Significant to makers of children’s products, the vote by the Commission provides limited relief from the testing and certification requirements which go into effect on February 10, 2009 for new total lead content limits (600 ppm), phthalates limits for certain products (1000 ppm), and mandatory toy standards, among other things. Manufacturers and importers – large and small – of children’s products will not need to test or certify to these new requirements, but will need to meet the lead and phthalates limits, mandatory toy standards and other requirements.this enactment is much alike the one that was given to reseller's of children's products in january--and no doubt better than the proposed alternative. still, it places responsibility in the hands of the crafter or reseller--not the original manufacturer of parts & pieces.

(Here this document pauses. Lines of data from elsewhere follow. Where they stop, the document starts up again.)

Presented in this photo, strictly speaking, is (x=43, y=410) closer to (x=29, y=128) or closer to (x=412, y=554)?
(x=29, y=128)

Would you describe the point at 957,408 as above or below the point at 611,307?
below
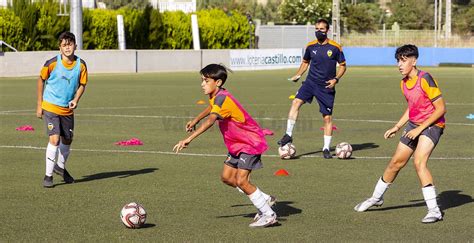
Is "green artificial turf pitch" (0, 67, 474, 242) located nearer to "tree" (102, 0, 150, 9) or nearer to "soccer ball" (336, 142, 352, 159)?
"soccer ball" (336, 142, 352, 159)

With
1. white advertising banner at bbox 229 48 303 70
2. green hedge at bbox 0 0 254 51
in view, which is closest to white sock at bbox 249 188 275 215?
green hedge at bbox 0 0 254 51

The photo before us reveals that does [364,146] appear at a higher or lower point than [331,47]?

there's of eloquently written information on the issue here.
i suppose it's entirely possible to feel victorious and defeated all at once. after all, despite this last minute save for handmade, serious issues in the toy industry still stand. it's a shame that things of this nature are even a concern--shouldn't we be able to walk into a store, choose a toy, and not have to worry about whether or not that toy is toxic? but shouldn't we also be able to purchase toys from people who care about their craft? why can't we have each of these scenarios without sacrificing the other?
rhetorical questions always seem so impassioned, don't they?
by the way, lucy's favorite toy of the moment is a miniature tin bucket that her friend's mommy picked up at a thrift store. it doesn't light up or sing songs or sport cartoon characters down the sides. it just sits there, and she can put things in it and wave it around in the air, and, on occasion, throw it so that it makes a glorious bang wherever it lands. i'm just sayin'.